In the echoing aftermath of the scatter gun’s blast, Frank Ledger began whistling a slow, haunting rendition of Clementine. Oh, my darling. Oh, my darling. The notes of his melody were like drops of gloom paying out into the silence.
Two of the brothers went about the business of picking up the black chest while Frank and Steven headed toward their distant cart. No one noticed that the shot man was still alive. After a moment of writhing around, he pulled a small revolver from his waistcoat, aimed it unsteadily in the direction of the Ledger boys, and fired.
One of the brother’s yelped. He dropped his end of the black chest and reached down to his thigh. “Aw, hell!”
They all spun toward the dying man and drew their guns, but no one shot. The man had fired once, fell back, and was now gone, his face as slack as a fish.
Steven Ledger stepped in to help with the heavy chest while his wounded brother limped about.

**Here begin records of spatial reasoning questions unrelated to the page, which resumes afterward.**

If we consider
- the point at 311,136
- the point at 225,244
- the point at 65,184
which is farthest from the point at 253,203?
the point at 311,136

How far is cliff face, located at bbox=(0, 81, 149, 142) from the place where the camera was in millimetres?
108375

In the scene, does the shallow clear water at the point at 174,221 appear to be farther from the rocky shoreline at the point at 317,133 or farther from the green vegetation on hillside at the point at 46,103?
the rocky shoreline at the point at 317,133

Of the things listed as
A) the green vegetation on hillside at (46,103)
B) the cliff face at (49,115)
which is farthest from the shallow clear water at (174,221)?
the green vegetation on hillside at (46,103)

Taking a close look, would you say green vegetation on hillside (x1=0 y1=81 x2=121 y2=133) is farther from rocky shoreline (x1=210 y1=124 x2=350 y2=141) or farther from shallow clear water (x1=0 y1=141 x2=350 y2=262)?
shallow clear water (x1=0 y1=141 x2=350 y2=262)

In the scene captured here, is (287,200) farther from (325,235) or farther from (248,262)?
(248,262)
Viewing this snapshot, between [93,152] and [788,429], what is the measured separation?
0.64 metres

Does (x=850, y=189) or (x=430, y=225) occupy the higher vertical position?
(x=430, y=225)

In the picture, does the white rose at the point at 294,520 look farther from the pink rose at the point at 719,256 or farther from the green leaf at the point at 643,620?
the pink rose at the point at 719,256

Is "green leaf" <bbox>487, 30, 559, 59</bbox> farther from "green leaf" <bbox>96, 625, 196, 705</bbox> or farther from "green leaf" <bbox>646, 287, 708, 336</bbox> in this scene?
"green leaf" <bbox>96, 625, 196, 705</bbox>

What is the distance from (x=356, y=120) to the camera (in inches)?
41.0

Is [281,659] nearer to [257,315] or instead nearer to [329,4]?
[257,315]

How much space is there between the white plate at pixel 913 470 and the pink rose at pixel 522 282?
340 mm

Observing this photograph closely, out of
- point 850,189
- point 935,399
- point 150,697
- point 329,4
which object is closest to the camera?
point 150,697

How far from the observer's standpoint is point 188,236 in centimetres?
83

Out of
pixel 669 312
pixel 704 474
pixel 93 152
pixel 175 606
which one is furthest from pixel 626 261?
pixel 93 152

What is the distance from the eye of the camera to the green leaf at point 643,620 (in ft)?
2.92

They loaded the chest on to their cart and hopped aboard. All but the brother who’d taken the leg shot. He said a few words and waved the rest off. The cart pulled away as he limped into the woods and eventually out of sight.
Roy moved closer to the wreckage, inch by inch through the downpour, revolver at the ready. He came to the dead man’s side. He touched the man’s neck to find a pulse. No dice. The skin wasn’t yet cold, but it felt indifferent and waxy. The blood that had seeped through the man’s waistcoat was spreading out as it mixed with raindrops. Damn fool, Roy thought. He looked at the man’s hand to see his trigger finger still extended, the small revolver hanging from it.
Something metallic laid in the mud near the cart. Roy picked up the object and examined it. A spoon of polished silver. Its delicate carving was crafted with passion. Its maker was right; people in Chicago would have paid good money for his product. Probably they still will, Roy thought. He pocketed the spoon.
He moved into the western woods opposite the side into which the leg-shot Ledger had gone. He picked forward at a slow pace, reminding himself to move like a turtle. It helped to think of time’s slow passing at Redmine. The interminable minutes, hours, and days, only cut through by the rising and falling bucket. He thought of the varied faces that looked down at him as the bucket moved. The guards. They were men of no consequence, no future, and meaningless pasts. He felt no hatred for them, only pity. He wondered which of them would be sent after him, if any at all.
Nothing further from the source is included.